Dom Rodrigo: me é gratificante ler tuas impressões sobre Tel-Aviv (além da surpresa em tê-lo aí).
Creio que não deverias colocar fotos neste blog, pois tua prosa desenha as imagens com sabor.
Segue, prá ti e prá Clara, um presente meu e de Virgínia:
É manhã em pleno outubro de primavera e os garapuvus nos acenam dos morros em sua cortesia. São as manhãs mais ternas de todas as estações e seu frescor refrigera a alma, acalenta o espírito, fortalece o corpo. Todo o despertar em cantos de pássaros se faz ainda antes do aurorescer. E o dia plástico se nos apresenta.

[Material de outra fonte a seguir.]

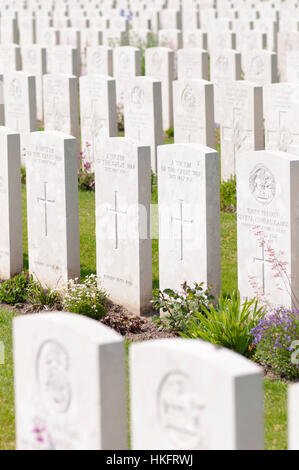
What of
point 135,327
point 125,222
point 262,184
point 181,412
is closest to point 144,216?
point 125,222

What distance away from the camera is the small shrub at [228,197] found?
37.2ft

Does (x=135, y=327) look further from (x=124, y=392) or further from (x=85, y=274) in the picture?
(x=124, y=392)

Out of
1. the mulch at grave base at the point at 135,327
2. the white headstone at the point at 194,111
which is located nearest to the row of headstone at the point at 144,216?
the mulch at grave base at the point at 135,327

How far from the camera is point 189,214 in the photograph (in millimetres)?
7969

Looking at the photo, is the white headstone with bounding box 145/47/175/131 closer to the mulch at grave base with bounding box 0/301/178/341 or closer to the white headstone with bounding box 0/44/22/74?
the white headstone with bounding box 0/44/22/74

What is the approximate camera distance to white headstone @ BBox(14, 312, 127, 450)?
15.3 feet

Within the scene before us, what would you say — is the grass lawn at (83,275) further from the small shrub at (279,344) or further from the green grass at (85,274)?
the small shrub at (279,344)

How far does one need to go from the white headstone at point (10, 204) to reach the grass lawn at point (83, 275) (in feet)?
1.94

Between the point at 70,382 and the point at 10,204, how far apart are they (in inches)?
186

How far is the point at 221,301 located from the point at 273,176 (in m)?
0.98

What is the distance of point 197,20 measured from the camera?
82.9 ft

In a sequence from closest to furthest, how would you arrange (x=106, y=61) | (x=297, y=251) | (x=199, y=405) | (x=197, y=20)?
(x=199, y=405)
(x=297, y=251)
(x=106, y=61)
(x=197, y=20)
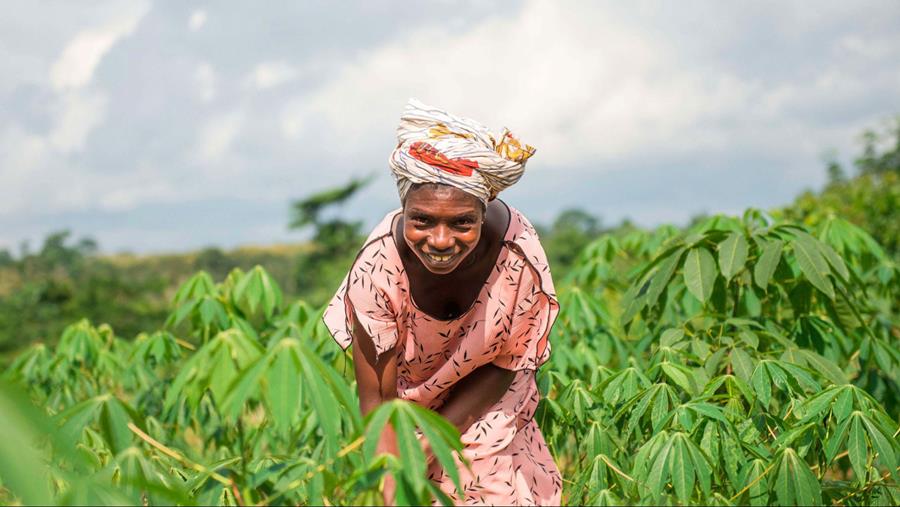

Luz-fósforo. Leve o fogo que aos poucos suspende as cores - e ver um azul vazio no céu, o mar, logo as flores e as plantas; pessoas em marcha - calças, camisas, vestidos - multiplicidades que constróem seus movimentos para a dança inimaginável do que somos e do que fazemos. Abrem-se os círculos de convívio; abrem-se os pólos dos risos, das conversas e daquilo que inventamos para o agora.
Nesta manhã primaveril chamada outubro, invento o quadro deste percurso: digo-lhes bom dia e vocês sorriem. Assim os guardo no desenho da vida.
Obrigada, Rogério, obrigada, querida Virgínia!